そんなわけで、豚汁が入った大鍋を抱えながら俺たちは給仕をする事になった。俺たちは一年生の下っ端だし、まあ仕方がないかな。
◇
「ここちゃん、豚汁貰いにきたよ! あ、山田くんもよろ〜」
「凛ちゃん……お皿の上が一杯みたいだけど、食べれるの?」
「ん? 余裕!」
今日も騒がしく溝口がやってきた。彼女の持つ皿には手当たり次第に確保したであろう軽食類が山盛りになっている。この人、よく食うんだよな。
「山田くんさー、何で給仕をここちゃんにやらせてるわけ? 男子がやりなさいよ!」
「いやいや、さっき交代したばかりだし。ああ、分かったよ。ここあ、おたま貸して! こいつに愛情盛りしてやるから!」
高崎と給仕を交代して、容器になみなみと豚汁を盛る。それを溝口は満足気な表情で受け取った。
溝口凛。
彼女に佐々木健介を加えた俺たち四人は中学校の頃から一緒に行動することが多かった。と言っても、俺と溝口の関係性は女友達とはちょっと違う気がしている。
中学の頃、高崎の事を遠ざけていた時期があった。異性を意識してしまう思春期だったということもあるし、周囲の冷やかしが煩わしかったというのもある。そんな時に俺を叱り付けていたのが溝口だった。高崎が悲しんでいると。冷たい男だ最低だと。当時はかなり好き放題に言われた記憶がある。

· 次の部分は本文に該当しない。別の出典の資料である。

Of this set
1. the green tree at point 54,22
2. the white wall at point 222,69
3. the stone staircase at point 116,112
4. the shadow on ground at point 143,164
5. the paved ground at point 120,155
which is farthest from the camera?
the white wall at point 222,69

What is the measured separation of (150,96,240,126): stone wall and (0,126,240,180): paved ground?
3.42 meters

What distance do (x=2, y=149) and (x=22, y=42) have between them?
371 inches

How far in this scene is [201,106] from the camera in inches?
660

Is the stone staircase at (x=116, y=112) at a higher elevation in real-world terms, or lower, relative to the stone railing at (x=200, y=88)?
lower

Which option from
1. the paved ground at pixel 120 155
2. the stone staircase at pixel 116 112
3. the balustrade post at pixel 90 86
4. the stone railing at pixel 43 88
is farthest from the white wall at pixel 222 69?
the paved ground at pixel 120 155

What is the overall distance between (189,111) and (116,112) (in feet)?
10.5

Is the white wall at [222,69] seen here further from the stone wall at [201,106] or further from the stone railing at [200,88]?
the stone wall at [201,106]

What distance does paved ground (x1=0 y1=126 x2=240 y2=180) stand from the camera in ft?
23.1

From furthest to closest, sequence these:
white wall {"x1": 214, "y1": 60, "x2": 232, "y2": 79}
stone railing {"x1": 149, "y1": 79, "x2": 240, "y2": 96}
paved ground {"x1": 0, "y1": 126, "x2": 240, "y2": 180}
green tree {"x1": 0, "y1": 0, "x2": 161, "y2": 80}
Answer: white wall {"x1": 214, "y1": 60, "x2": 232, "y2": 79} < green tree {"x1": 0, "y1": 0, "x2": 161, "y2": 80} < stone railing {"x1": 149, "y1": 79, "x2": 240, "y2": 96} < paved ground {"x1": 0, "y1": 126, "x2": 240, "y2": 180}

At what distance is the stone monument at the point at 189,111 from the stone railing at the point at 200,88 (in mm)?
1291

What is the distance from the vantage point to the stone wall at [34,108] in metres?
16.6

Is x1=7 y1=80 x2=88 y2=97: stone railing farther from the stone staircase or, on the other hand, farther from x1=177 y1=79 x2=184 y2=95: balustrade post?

その後、高崎との関係は変化したが、溝口とはあまり変わっていない。今も高崎絡みで何かを言われている気がしている。だから俺にとっての彼女は、女友達というよりも高崎の友人と言った方が的確だと思う。
「ねえ、山田くん! 佐々木くんが来てないんだけど!」
「そうだったか?」
「そうだよ! ちゃんと声掛けたの? 友達なんでしょ?」
「アイツ、今日はデートだろ」
「え…………デート!?」
目の前の溝口はビックリするくらいに意気消沈していた。おっと、口を滑らせたか。
「悪い、言い間違いだ。健介は家族関係の用事で来れないらしいぞ」
「どういう言い間違いなのよ!? もう、ビックリしたじゃんか!」
「分かったから肩を叩くなって! ほら、後ろで並んでいる人に迷惑だから端に移動しろよ」
完全な言い間違いというわけでもないんだが、健介から聞いていない様子なので黙っておくことにした。彼の家庭環境は複雑なのだから変に口を滑らせない方がいいだろう。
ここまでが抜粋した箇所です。